** Start of Data **
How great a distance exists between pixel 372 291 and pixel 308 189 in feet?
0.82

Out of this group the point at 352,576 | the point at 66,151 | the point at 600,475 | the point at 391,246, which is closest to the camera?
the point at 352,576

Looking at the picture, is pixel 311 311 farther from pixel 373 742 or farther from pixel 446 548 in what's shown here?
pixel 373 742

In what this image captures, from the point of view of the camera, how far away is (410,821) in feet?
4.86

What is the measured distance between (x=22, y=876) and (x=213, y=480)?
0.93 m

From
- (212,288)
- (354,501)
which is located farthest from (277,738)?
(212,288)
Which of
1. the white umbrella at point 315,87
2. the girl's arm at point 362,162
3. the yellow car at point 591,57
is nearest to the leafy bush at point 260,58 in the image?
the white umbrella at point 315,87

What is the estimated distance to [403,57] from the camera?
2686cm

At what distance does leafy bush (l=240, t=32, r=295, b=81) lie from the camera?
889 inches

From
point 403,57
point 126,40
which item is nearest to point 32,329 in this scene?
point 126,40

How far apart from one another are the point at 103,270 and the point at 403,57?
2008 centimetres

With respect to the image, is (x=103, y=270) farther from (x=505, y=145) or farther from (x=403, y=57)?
** End of Data **
Please reproduce all of the lines above word for word.

How great a distance exists between pixel 372 291 and pixel 308 189 in feet?
0.82

Out of this group the point at 352,576 | the point at 66,151 | the point at 600,475 | the point at 391,246, which is closest to the camera?
the point at 352,576

Looking at the picture, is pixel 311 311 farther from pixel 373 742 or farther from pixel 446 548 in what's shown here?
pixel 373 742

In what this image captures, from the point of view of the camera, how far away is (410,821) in feet?
4.86

What is the measured distance between (x=22, y=876) and (x=213, y=480)?
0.93 m

From
- (212,288)
- (354,501)
which is located farthest from (277,738)?
(212,288)
Which of
1. the white umbrella at point 315,87
2. the girl's arm at point 362,162
3. the yellow car at point 591,57
is nearest to the leafy bush at point 260,58 in the image?
the white umbrella at point 315,87

What is the estimated distance to [403,57] from the camera?
2686cm

At what distance does leafy bush (l=240, t=32, r=295, b=81) lie from the camera?
889 inches

From
point 403,57
point 126,40
which item is nearest to point 32,329 in this scene?
point 126,40

How far apart from one another are the point at 103,270 and the point at 403,57?
2008 centimetres

With respect to the image, is (x=103, y=270) farther from (x=505, y=145) or farther from (x=403, y=57)?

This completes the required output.